Schulz eventually came back towards the area near the goEMAW table and was once again carrying his certificate and gift card! Apparently Currie only had it because Schulz told him to carry it for him. ChiCat chatted him up for a little bit and then Trim made sure Schulz knew he’d have to use the stand to display the certificate as he’d broken one of the hanging hooks trying to get the thing in the frame. Trim also said he wanted to know how many breadsticks Schulz ate when he used the gift card. Schulz stated he was done tweeting about the Olive Garden, but would make an exception for goEMAW.

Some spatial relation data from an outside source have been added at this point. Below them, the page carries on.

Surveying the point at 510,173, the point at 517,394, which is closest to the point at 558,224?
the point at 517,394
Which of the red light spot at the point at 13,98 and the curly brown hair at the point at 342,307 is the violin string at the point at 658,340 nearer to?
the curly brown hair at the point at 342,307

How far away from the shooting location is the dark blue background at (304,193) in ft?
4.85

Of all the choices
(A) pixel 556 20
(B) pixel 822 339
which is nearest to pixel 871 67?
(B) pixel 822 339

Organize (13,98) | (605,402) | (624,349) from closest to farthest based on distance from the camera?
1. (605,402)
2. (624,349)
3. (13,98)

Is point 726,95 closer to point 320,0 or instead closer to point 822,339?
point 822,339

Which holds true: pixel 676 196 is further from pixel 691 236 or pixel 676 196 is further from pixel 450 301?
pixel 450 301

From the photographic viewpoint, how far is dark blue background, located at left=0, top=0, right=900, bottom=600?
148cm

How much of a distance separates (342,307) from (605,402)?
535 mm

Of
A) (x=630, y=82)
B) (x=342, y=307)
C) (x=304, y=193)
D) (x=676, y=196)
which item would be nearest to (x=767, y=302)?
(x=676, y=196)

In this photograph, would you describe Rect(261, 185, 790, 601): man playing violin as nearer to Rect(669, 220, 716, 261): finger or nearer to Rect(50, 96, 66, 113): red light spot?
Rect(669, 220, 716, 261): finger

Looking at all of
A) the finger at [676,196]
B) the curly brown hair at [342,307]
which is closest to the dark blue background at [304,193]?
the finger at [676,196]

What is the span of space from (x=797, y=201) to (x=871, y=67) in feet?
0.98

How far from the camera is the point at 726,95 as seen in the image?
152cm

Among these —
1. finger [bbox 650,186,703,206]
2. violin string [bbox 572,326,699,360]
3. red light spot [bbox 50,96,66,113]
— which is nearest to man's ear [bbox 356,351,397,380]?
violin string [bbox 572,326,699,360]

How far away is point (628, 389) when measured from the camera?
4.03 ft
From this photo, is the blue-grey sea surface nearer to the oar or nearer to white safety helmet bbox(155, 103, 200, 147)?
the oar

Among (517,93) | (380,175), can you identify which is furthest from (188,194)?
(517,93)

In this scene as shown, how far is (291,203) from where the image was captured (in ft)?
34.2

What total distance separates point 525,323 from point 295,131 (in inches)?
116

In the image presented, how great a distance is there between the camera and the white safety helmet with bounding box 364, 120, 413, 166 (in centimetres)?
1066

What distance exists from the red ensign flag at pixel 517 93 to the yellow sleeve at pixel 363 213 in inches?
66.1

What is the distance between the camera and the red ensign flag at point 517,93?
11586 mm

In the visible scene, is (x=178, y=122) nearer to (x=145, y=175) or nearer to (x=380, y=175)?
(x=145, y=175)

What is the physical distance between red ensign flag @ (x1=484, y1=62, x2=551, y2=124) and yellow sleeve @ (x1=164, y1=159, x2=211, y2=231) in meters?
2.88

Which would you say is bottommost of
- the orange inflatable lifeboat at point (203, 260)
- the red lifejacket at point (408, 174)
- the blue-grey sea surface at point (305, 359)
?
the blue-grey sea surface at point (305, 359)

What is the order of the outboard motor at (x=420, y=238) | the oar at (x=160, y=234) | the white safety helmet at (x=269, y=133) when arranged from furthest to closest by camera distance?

OB gave an unmemorable speech, which Trim used as an opportunity to ICE an Athletic Department staffer who lurks on goEMAW but refused to reveal his name. Eventually the kid retreated to the back (the back of the room, not the place where people kill themselves) and took the grape ICE. chum1 has gone to great lengths to protect this bro’s identity by concealing even his clothing from the evening, although the all-purple business casual would not have been a bad choice.
At some point, OB stopped talking and the program ended. MakeItRain approached JoHenRo to get his take on Wyatt going opcat on him. JoHenRo took the high road. Eventually the subject turned to food. JoHenRo mentioned digging Big D’s in Manhattan but was less than enthused about the $8 price tag there. Trim suggested he go to Houlihan’s in the future, drop some elite names and get some free apps. JoHenRo eventually realized he was dealing with some Section 17ers and requested that a Panama flag be put on display this upcoming season.
goEMAW picked up some KSTATEO posters on the way out and celebrated a job well done in Old Town into the wee hours of the night. The night ended with Trim staring blankly at the food he and ChiCat ordered from Old Chicago, before he threw some twenties on the table and stormed out. Nobody was choked.



Absolutely amazing. The KC Catbackers (aka The Big KC Suck) are no longer visible in the Wichita Catbackers’ rear view mirror.
wow.
I am ashamed to be part of the (cough, cough) KC EMAW contingent. Tears in my eyes as I read this….
Anyone considered making some goEMAW “17′ers” shirts?
Pretty sure I know such a design is available in Manhattan.